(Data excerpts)
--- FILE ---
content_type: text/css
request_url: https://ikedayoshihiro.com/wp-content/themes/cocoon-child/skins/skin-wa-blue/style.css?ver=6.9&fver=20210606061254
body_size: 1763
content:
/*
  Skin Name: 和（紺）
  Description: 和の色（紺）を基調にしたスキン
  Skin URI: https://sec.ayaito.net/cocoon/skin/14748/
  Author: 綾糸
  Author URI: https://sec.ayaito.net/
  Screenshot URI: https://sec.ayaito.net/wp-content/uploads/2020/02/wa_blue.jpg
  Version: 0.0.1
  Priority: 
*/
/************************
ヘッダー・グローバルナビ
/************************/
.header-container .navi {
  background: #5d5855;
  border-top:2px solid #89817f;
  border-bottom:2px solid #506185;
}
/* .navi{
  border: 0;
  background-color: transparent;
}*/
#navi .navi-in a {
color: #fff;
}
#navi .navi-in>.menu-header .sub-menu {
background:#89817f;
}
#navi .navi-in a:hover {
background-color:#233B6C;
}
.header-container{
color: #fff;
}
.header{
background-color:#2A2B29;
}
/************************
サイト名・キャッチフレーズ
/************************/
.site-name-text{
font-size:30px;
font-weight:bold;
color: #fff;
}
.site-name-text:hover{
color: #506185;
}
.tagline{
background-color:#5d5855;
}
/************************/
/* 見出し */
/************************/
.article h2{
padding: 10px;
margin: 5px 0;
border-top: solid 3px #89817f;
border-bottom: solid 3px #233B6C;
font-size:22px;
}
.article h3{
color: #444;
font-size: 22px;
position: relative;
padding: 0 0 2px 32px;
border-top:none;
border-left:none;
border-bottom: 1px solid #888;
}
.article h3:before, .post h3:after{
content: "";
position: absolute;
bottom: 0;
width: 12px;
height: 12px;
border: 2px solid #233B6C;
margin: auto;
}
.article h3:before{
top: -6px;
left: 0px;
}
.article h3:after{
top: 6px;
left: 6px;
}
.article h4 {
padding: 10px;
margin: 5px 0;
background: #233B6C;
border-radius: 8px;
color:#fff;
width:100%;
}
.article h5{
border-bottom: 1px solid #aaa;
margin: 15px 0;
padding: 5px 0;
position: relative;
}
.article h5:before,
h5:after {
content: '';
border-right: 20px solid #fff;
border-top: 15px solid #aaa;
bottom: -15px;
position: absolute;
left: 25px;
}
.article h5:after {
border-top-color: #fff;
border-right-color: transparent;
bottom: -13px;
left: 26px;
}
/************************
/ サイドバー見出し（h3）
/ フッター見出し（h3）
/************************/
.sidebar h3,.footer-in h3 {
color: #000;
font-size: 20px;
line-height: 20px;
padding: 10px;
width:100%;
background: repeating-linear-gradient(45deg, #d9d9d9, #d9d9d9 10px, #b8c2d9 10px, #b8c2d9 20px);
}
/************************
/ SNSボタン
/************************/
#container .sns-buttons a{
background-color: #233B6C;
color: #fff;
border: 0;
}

• [TASK TO COMPLETE] Each line above that contains the word "background" should be returned.

• [RESULT FOR THIS EXERCISE]
  background: #5d5855;
  background-color: transparent;
background:#89817f;
background-color:#233B6C;
background-color:#2A2B29;
background-color:#5d5855;
background: #233B6C;
background: repeating-linear-gradient(45deg, #d9d9d9, #d9d9d9 10px, #b8c2d9 10px, #b8c2d9 20px);
background-color: #233B6C;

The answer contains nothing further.